Selected extract ▸
____

But revelation was far from having attained its greatest lustre at this distinguished period. Significant as were the types of future things then afforded when compared with the information previously obtained, they were darkness itself when contrasted with the luminous exhibitions which are supplied under the present economy.

In the verses immediately preceding my text, the apostle institutes a comparison between the Mosaic and the Christian dispensations, and represents the glory of the latter as greatly exceeding that of the former. The phrase "ministration of condemnation" is similar in its import to the "ministration of death," mentioned in the previous verse. This is said to have been "written and engraven on stones," obviously referring to the ten commandments which Moses received immediately from God. The apostle, however, does not appear to us to have absolutely confined himself in the clause under consideration to the decalogue, but to have had in view the Mosaic dispensation as a whole, which, as it contained the rule of our conduct, and announced the penalty of transgression, may appropriately be termed the "ministration of condemnation." The term by which he designates the Christian economy is equally significant and becoming. It is called the "ministration of righteousness," on account of the manifestation which it affords of the divine rectitude in connexion with the exercise of mercy. "Whom God hath set forth to be a propitiation through faith in his blood; to declare his righteousness for the remission of sins that are past, through the forbearance of God; to declare at this time his righteousness, that he might be just, and the justifier of him who believeth in Jesus."

____

What the task requires ▸ Write out everything in the sermon passage on the Mosaic and Christian dispensations from "But revelation was" down to "the present economy.", word for word.

Entries provided ▸
____

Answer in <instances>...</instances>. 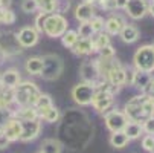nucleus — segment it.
<instances>
[{"label": "nucleus", "instance_id": "nucleus-28", "mask_svg": "<svg viewBox=\"0 0 154 153\" xmlns=\"http://www.w3.org/2000/svg\"><path fill=\"white\" fill-rule=\"evenodd\" d=\"M63 145L57 139H46L41 144V153H61Z\"/></svg>", "mask_w": 154, "mask_h": 153}, {"label": "nucleus", "instance_id": "nucleus-13", "mask_svg": "<svg viewBox=\"0 0 154 153\" xmlns=\"http://www.w3.org/2000/svg\"><path fill=\"white\" fill-rule=\"evenodd\" d=\"M3 135L12 142V141H18L21 136V121L18 118H11L6 126L3 127Z\"/></svg>", "mask_w": 154, "mask_h": 153}, {"label": "nucleus", "instance_id": "nucleus-46", "mask_svg": "<svg viewBox=\"0 0 154 153\" xmlns=\"http://www.w3.org/2000/svg\"><path fill=\"white\" fill-rule=\"evenodd\" d=\"M127 2H128V0H115V5H116V8H119V9H125Z\"/></svg>", "mask_w": 154, "mask_h": 153}, {"label": "nucleus", "instance_id": "nucleus-10", "mask_svg": "<svg viewBox=\"0 0 154 153\" xmlns=\"http://www.w3.org/2000/svg\"><path fill=\"white\" fill-rule=\"evenodd\" d=\"M41 130V124L38 123V120H29V121H21V136L20 141H32L38 136Z\"/></svg>", "mask_w": 154, "mask_h": 153}, {"label": "nucleus", "instance_id": "nucleus-42", "mask_svg": "<svg viewBox=\"0 0 154 153\" xmlns=\"http://www.w3.org/2000/svg\"><path fill=\"white\" fill-rule=\"evenodd\" d=\"M99 5H101V8H104V9H107V11L116 8L115 0H99Z\"/></svg>", "mask_w": 154, "mask_h": 153}, {"label": "nucleus", "instance_id": "nucleus-18", "mask_svg": "<svg viewBox=\"0 0 154 153\" xmlns=\"http://www.w3.org/2000/svg\"><path fill=\"white\" fill-rule=\"evenodd\" d=\"M72 51H73L76 55H87V54L95 52L92 38H79L75 45H73Z\"/></svg>", "mask_w": 154, "mask_h": 153}, {"label": "nucleus", "instance_id": "nucleus-3", "mask_svg": "<svg viewBox=\"0 0 154 153\" xmlns=\"http://www.w3.org/2000/svg\"><path fill=\"white\" fill-rule=\"evenodd\" d=\"M61 74H63V60L58 55L48 54L43 57V69L40 74L43 78L48 81H54Z\"/></svg>", "mask_w": 154, "mask_h": 153}, {"label": "nucleus", "instance_id": "nucleus-4", "mask_svg": "<svg viewBox=\"0 0 154 153\" xmlns=\"http://www.w3.org/2000/svg\"><path fill=\"white\" fill-rule=\"evenodd\" d=\"M66 31H67V20L66 17L60 12L55 14H49L46 21H45V28H43V32H45L48 37H61Z\"/></svg>", "mask_w": 154, "mask_h": 153}, {"label": "nucleus", "instance_id": "nucleus-39", "mask_svg": "<svg viewBox=\"0 0 154 153\" xmlns=\"http://www.w3.org/2000/svg\"><path fill=\"white\" fill-rule=\"evenodd\" d=\"M142 147H143L146 151H152V150H154V135H146V136L142 139Z\"/></svg>", "mask_w": 154, "mask_h": 153}, {"label": "nucleus", "instance_id": "nucleus-14", "mask_svg": "<svg viewBox=\"0 0 154 153\" xmlns=\"http://www.w3.org/2000/svg\"><path fill=\"white\" fill-rule=\"evenodd\" d=\"M96 64H98L99 75H101V78H104V80H105V77L108 75V72L112 71V69L122 66L118 60H115V57H112V58H98V60H96Z\"/></svg>", "mask_w": 154, "mask_h": 153}, {"label": "nucleus", "instance_id": "nucleus-2", "mask_svg": "<svg viewBox=\"0 0 154 153\" xmlns=\"http://www.w3.org/2000/svg\"><path fill=\"white\" fill-rule=\"evenodd\" d=\"M133 63L136 71H143L151 74L154 71V46L152 45L140 46L133 57Z\"/></svg>", "mask_w": 154, "mask_h": 153}, {"label": "nucleus", "instance_id": "nucleus-20", "mask_svg": "<svg viewBox=\"0 0 154 153\" xmlns=\"http://www.w3.org/2000/svg\"><path fill=\"white\" fill-rule=\"evenodd\" d=\"M14 103V87L0 86V107L9 109Z\"/></svg>", "mask_w": 154, "mask_h": 153}, {"label": "nucleus", "instance_id": "nucleus-36", "mask_svg": "<svg viewBox=\"0 0 154 153\" xmlns=\"http://www.w3.org/2000/svg\"><path fill=\"white\" fill-rule=\"evenodd\" d=\"M48 15L49 14H46V12H40L37 17H35V29L38 31V32H43V28H45V21H46V18H48Z\"/></svg>", "mask_w": 154, "mask_h": 153}, {"label": "nucleus", "instance_id": "nucleus-24", "mask_svg": "<svg viewBox=\"0 0 154 153\" xmlns=\"http://www.w3.org/2000/svg\"><path fill=\"white\" fill-rule=\"evenodd\" d=\"M124 132L128 136V139H136V138H139L143 133V129H142V124L140 123L128 121L127 126H125V129H124Z\"/></svg>", "mask_w": 154, "mask_h": 153}, {"label": "nucleus", "instance_id": "nucleus-34", "mask_svg": "<svg viewBox=\"0 0 154 153\" xmlns=\"http://www.w3.org/2000/svg\"><path fill=\"white\" fill-rule=\"evenodd\" d=\"M21 9H23V12L26 14H31V12H35L38 9V3L37 0H21Z\"/></svg>", "mask_w": 154, "mask_h": 153}, {"label": "nucleus", "instance_id": "nucleus-7", "mask_svg": "<svg viewBox=\"0 0 154 153\" xmlns=\"http://www.w3.org/2000/svg\"><path fill=\"white\" fill-rule=\"evenodd\" d=\"M104 120H105L107 129H108L112 133L124 130L125 126H127V123H128V118H127L125 112H121V110H112V112L105 113Z\"/></svg>", "mask_w": 154, "mask_h": 153}, {"label": "nucleus", "instance_id": "nucleus-26", "mask_svg": "<svg viewBox=\"0 0 154 153\" xmlns=\"http://www.w3.org/2000/svg\"><path fill=\"white\" fill-rule=\"evenodd\" d=\"M128 142H130V139L125 135L124 130H121V132H113L112 136H110V144H112L115 148H124Z\"/></svg>", "mask_w": 154, "mask_h": 153}, {"label": "nucleus", "instance_id": "nucleus-16", "mask_svg": "<svg viewBox=\"0 0 154 153\" xmlns=\"http://www.w3.org/2000/svg\"><path fill=\"white\" fill-rule=\"evenodd\" d=\"M125 26V21L121 15H113V17H110L105 23H104V28L107 31V34L110 35H116L121 32V29Z\"/></svg>", "mask_w": 154, "mask_h": 153}, {"label": "nucleus", "instance_id": "nucleus-31", "mask_svg": "<svg viewBox=\"0 0 154 153\" xmlns=\"http://www.w3.org/2000/svg\"><path fill=\"white\" fill-rule=\"evenodd\" d=\"M79 40V35L76 31H66L63 35H61V41L66 48H73V45Z\"/></svg>", "mask_w": 154, "mask_h": 153}, {"label": "nucleus", "instance_id": "nucleus-49", "mask_svg": "<svg viewBox=\"0 0 154 153\" xmlns=\"http://www.w3.org/2000/svg\"><path fill=\"white\" fill-rule=\"evenodd\" d=\"M148 12H149V14L154 17V3H152V5H149V8H148Z\"/></svg>", "mask_w": 154, "mask_h": 153}, {"label": "nucleus", "instance_id": "nucleus-12", "mask_svg": "<svg viewBox=\"0 0 154 153\" xmlns=\"http://www.w3.org/2000/svg\"><path fill=\"white\" fill-rule=\"evenodd\" d=\"M92 106L96 109L98 112H105V110H108V109L113 106V95L105 92V91L96 89L95 97L92 100Z\"/></svg>", "mask_w": 154, "mask_h": 153}, {"label": "nucleus", "instance_id": "nucleus-17", "mask_svg": "<svg viewBox=\"0 0 154 153\" xmlns=\"http://www.w3.org/2000/svg\"><path fill=\"white\" fill-rule=\"evenodd\" d=\"M105 80L110 83V84H113V86H118V87H122L125 84V69L122 66L119 68H115L108 72V75L105 77Z\"/></svg>", "mask_w": 154, "mask_h": 153}, {"label": "nucleus", "instance_id": "nucleus-43", "mask_svg": "<svg viewBox=\"0 0 154 153\" xmlns=\"http://www.w3.org/2000/svg\"><path fill=\"white\" fill-rule=\"evenodd\" d=\"M134 72H136V71H125V84H128V86L133 84Z\"/></svg>", "mask_w": 154, "mask_h": 153}, {"label": "nucleus", "instance_id": "nucleus-50", "mask_svg": "<svg viewBox=\"0 0 154 153\" xmlns=\"http://www.w3.org/2000/svg\"><path fill=\"white\" fill-rule=\"evenodd\" d=\"M0 86H2V72H0Z\"/></svg>", "mask_w": 154, "mask_h": 153}, {"label": "nucleus", "instance_id": "nucleus-29", "mask_svg": "<svg viewBox=\"0 0 154 153\" xmlns=\"http://www.w3.org/2000/svg\"><path fill=\"white\" fill-rule=\"evenodd\" d=\"M92 43H93V49H95V51H99V49H102L104 46L110 45V37H108V34L96 32V35L92 38Z\"/></svg>", "mask_w": 154, "mask_h": 153}, {"label": "nucleus", "instance_id": "nucleus-9", "mask_svg": "<svg viewBox=\"0 0 154 153\" xmlns=\"http://www.w3.org/2000/svg\"><path fill=\"white\" fill-rule=\"evenodd\" d=\"M79 74H81L82 81H85V83H92V84H95V83L101 78L99 71H98L96 60H87V61H84V63L81 64Z\"/></svg>", "mask_w": 154, "mask_h": 153}, {"label": "nucleus", "instance_id": "nucleus-48", "mask_svg": "<svg viewBox=\"0 0 154 153\" xmlns=\"http://www.w3.org/2000/svg\"><path fill=\"white\" fill-rule=\"evenodd\" d=\"M6 55H8V54H6V52H5V51L2 49V46H0V64L3 63V60L6 58Z\"/></svg>", "mask_w": 154, "mask_h": 153}, {"label": "nucleus", "instance_id": "nucleus-21", "mask_svg": "<svg viewBox=\"0 0 154 153\" xmlns=\"http://www.w3.org/2000/svg\"><path fill=\"white\" fill-rule=\"evenodd\" d=\"M20 83V74L17 69H6L2 72V86L8 87H15Z\"/></svg>", "mask_w": 154, "mask_h": 153}, {"label": "nucleus", "instance_id": "nucleus-23", "mask_svg": "<svg viewBox=\"0 0 154 153\" xmlns=\"http://www.w3.org/2000/svg\"><path fill=\"white\" fill-rule=\"evenodd\" d=\"M151 74L149 72H143V71H136L134 72V78H133V84L131 86H134L137 87V89L140 91H145V87L148 86V83L151 81Z\"/></svg>", "mask_w": 154, "mask_h": 153}, {"label": "nucleus", "instance_id": "nucleus-6", "mask_svg": "<svg viewBox=\"0 0 154 153\" xmlns=\"http://www.w3.org/2000/svg\"><path fill=\"white\" fill-rule=\"evenodd\" d=\"M95 92H96L95 84L82 81V83L76 84L73 89H72V98L79 106H89V104H92V100L95 97Z\"/></svg>", "mask_w": 154, "mask_h": 153}, {"label": "nucleus", "instance_id": "nucleus-37", "mask_svg": "<svg viewBox=\"0 0 154 153\" xmlns=\"http://www.w3.org/2000/svg\"><path fill=\"white\" fill-rule=\"evenodd\" d=\"M104 23L105 21L101 18V17H92V20H90V25H92V29H93V32L96 34V32H102V29H104Z\"/></svg>", "mask_w": 154, "mask_h": 153}, {"label": "nucleus", "instance_id": "nucleus-47", "mask_svg": "<svg viewBox=\"0 0 154 153\" xmlns=\"http://www.w3.org/2000/svg\"><path fill=\"white\" fill-rule=\"evenodd\" d=\"M12 3V0H2V9H8Z\"/></svg>", "mask_w": 154, "mask_h": 153}, {"label": "nucleus", "instance_id": "nucleus-30", "mask_svg": "<svg viewBox=\"0 0 154 153\" xmlns=\"http://www.w3.org/2000/svg\"><path fill=\"white\" fill-rule=\"evenodd\" d=\"M38 9L46 14H54V11L58 8V0H37Z\"/></svg>", "mask_w": 154, "mask_h": 153}, {"label": "nucleus", "instance_id": "nucleus-41", "mask_svg": "<svg viewBox=\"0 0 154 153\" xmlns=\"http://www.w3.org/2000/svg\"><path fill=\"white\" fill-rule=\"evenodd\" d=\"M15 21V14L14 11H11L9 8L5 9V15H3V25H12Z\"/></svg>", "mask_w": 154, "mask_h": 153}, {"label": "nucleus", "instance_id": "nucleus-22", "mask_svg": "<svg viewBox=\"0 0 154 153\" xmlns=\"http://www.w3.org/2000/svg\"><path fill=\"white\" fill-rule=\"evenodd\" d=\"M15 118L20 121H29V120H38V112L35 110L34 106H26V107H20L18 110L14 113Z\"/></svg>", "mask_w": 154, "mask_h": 153}, {"label": "nucleus", "instance_id": "nucleus-51", "mask_svg": "<svg viewBox=\"0 0 154 153\" xmlns=\"http://www.w3.org/2000/svg\"><path fill=\"white\" fill-rule=\"evenodd\" d=\"M0 135H3V129L2 127H0Z\"/></svg>", "mask_w": 154, "mask_h": 153}, {"label": "nucleus", "instance_id": "nucleus-35", "mask_svg": "<svg viewBox=\"0 0 154 153\" xmlns=\"http://www.w3.org/2000/svg\"><path fill=\"white\" fill-rule=\"evenodd\" d=\"M15 115H14V112L12 110H9V109H2L0 107V127H5L6 126V123L11 120V118H14Z\"/></svg>", "mask_w": 154, "mask_h": 153}, {"label": "nucleus", "instance_id": "nucleus-15", "mask_svg": "<svg viewBox=\"0 0 154 153\" xmlns=\"http://www.w3.org/2000/svg\"><path fill=\"white\" fill-rule=\"evenodd\" d=\"M75 17L78 21H90L92 17H95V9H93V5H89V3H79L75 9Z\"/></svg>", "mask_w": 154, "mask_h": 153}, {"label": "nucleus", "instance_id": "nucleus-11", "mask_svg": "<svg viewBox=\"0 0 154 153\" xmlns=\"http://www.w3.org/2000/svg\"><path fill=\"white\" fill-rule=\"evenodd\" d=\"M148 0H128L127 2V12L131 18H134V20H139L142 17H145V14L148 12Z\"/></svg>", "mask_w": 154, "mask_h": 153}, {"label": "nucleus", "instance_id": "nucleus-19", "mask_svg": "<svg viewBox=\"0 0 154 153\" xmlns=\"http://www.w3.org/2000/svg\"><path fill=\"white\" fill-rule=\"evenodd\" d=\"M119 35H121V40L124 41V43H134V41H137V38H139V29L136 28V26H133V25H125L122 29H121V32H119Z\"/></svg>", "mask_w": 154, "mask_h": 153}, {"label": "nucleus", "instance_id": "nucleus-8", "mask_svg": "<svg viewBox=\"0 0 154 153\" xmlns=\"http://www.w3.org/2000/svg\"><path fill=\"white\" fill-rule=\"evenodd\" d=\"M15 40L20 48H32L38 43V31L34 26H23L15 34Z\"/></svg>", "mask_w": 154, "mask_h": 153}, {"label": "nucleus", "instance_id": "nucleus-5", "mask_svg": "<svg viewBox=\"0 0 154 153\" xmlns=\"http://www.w3.org/2000/svg\"><path fill=\"white\" fill-rule=\"evenodd\" d=\"M146 100V95L143 97H134L131 98L127 104H125V115L128 118V121H136V123H143L148 115L143 109V103Z\"/></svg>", "mask_w": 154, "mask_h": 153}, {"label": "nucleus", "instance_id": "nucleus-1", "mask_svg": "<svg viewBox=\"0 0 154 153\" xmlns=\"http://www.w3.org/2000/svg\"><path fill=\"white\" fill-rule=\"evenodd\" d=\"M40 95H41V92L37 87V84L31 83V81L18 83L14 87V103H17L18 107L34 106Z\"/></svg>", "mask_w": 154, "mask_h": 153}, {"label": "nucleus", "instance_id": "nucleus-33", "mask_svg": "<svg viewBox=\"0 0 154 153\" xmlns=\"http://www.w3.org/2000/svg\"><path fill=\"white\" fill-rule=\"evenodd\" d=\"M93 29H92V25L90 21H81V25L78 28V35L79 38H92L93 37Z\"/></svg>", "mask_w": 154, "mask_h": 153}, {"label": "nucleus", "instance_id": "nucleus-40", "mask_svg": "<svg viewBox=\"0 0 154 153\" xmlns=\"http://www.w3.org/2000/svg\"><path fill=\"white\" fill-rule=\"evenodd\" d=\"M99 55H101V58H112V57H115V49H113V46H112V45L104 46L102 49H99Z\"/></svg>", "mask_w": 154, "mask_h": 153}, {"label": "nucleus", "instance_id": "nucleus-52", "mask_svg": "<svg viewBox=\"0 0 154 153\" xmlns=\"http://www.w3.org/2000/svg\"><path fill=\"white\" fill-rule=\"evenodd\" d=\"M152 3H154V0H152Z\"/></svg>", "mask_w": 154, "mask_h": 153}, {"label": "nucleus", "instance_id": "nucleus-45", "mask_svg": "<svg viewBox=\"0 0 154 153\" xmlns=\"http://www.w3.org/2000/svg\"><path fill=\"white\" fill-rule=\"evenodd\" d=\"M9 139L5 136V135H0V148H6L8 145H9Z\"/></svg>", "mask_w": 154, "mask_h": 153}, {"label": "nucleus", "instance_id": "nucleus-38", "mask_svg": "<svg viewBox=\"0 0 154 153\" xmlns=\"http://www.w3.org/2000/svg\"><path fill=\"white\" fill-rule=\"evenodd\" d=\"M142 129H143V132H146L148 135H154V116H148L142 123Z\"/></svg>", "mask_w": 154, "mask_h": 153}, {"label": "nucleus", "instance_id": "nucleus-25", "mask_svg": "<svg viewBox=\"0 0 154 153\" xmlns=\"http://www.w3.org/2000/svg\"><path fill=\"white\" fill-rule=\"evenodd\" d=\"M43 69V57H31L26 60V71L31 75H40Z\"/></svg>", "mask_w": 154, "mask_h": 153}, {"label": "nucleus", "instance_id": "nucleus-27", "mask_svg": "<svg viewBox=\"0 0 154 153\" xmlns=\"http://www.w3.org/2000/svg\"><path fill=\"white\" fill-rule=\"evenodd\" d=\"M51 106H54V103H52V98L49 97V95H46V94H41L40 97H38V100L35 101V104H34V107H35V110L38 112V116L46 110V109H49Z\"/></svg>", "mask_w": 154, "mask_h": 153}, {"label": "nucleus", "instance_id": "nucleus-44", "mask_svg": "<svg viewBox=\"0 0 154 153\" xmlns=\"http://www.w3.org/2000/svg\"><path fill=\"white\" fill-rule=\"evenodd\" d=\"M143 92H146L148 97H154V78H151V81L148 83V86L145 87Z\"/></svg>", "mask_w": 154, "mask_h": 153}, {"label": "nucleus", "instance_id": "nucleus-53", "mask_svg": "<svg viewBox=\"0 0 154 153\" xmlns=\"http://www.w3.org/2000/svg\"><path fill=\"white\" fill-rule=\"evenodd\" d=\"M40 153H41V151H40Z\"/></svg>", "mask_w": 154, "mask_h": 153}, {"label": "nucleus", "instance_id": "nucleus-32", "mask_svg": "<svg viewBox=\"0 0 154 153\" xmlns=\"http://www.w3.org/2000/svg\"><path fill=\"white\" fill-rule=\"evenodd\" d=\"M40 118H43V120L48 121V123H55L60 118V110H58L55 106H51L49 109H46V110L40 115Z\"/></svg>", "mask_w": 154, "mask_h": 153}]
</instances>
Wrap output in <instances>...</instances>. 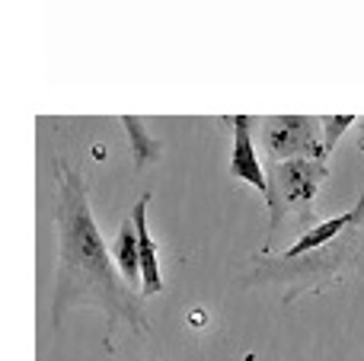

____

Solved problem ▸
But revelation was far from having attained its greatest lustre at this distinguished period. Significant as were the types of future things then afforded when compared with the information previously obtained, they were darkness itself when contrasted with the luminous exhibitions which are supplied under the present economy.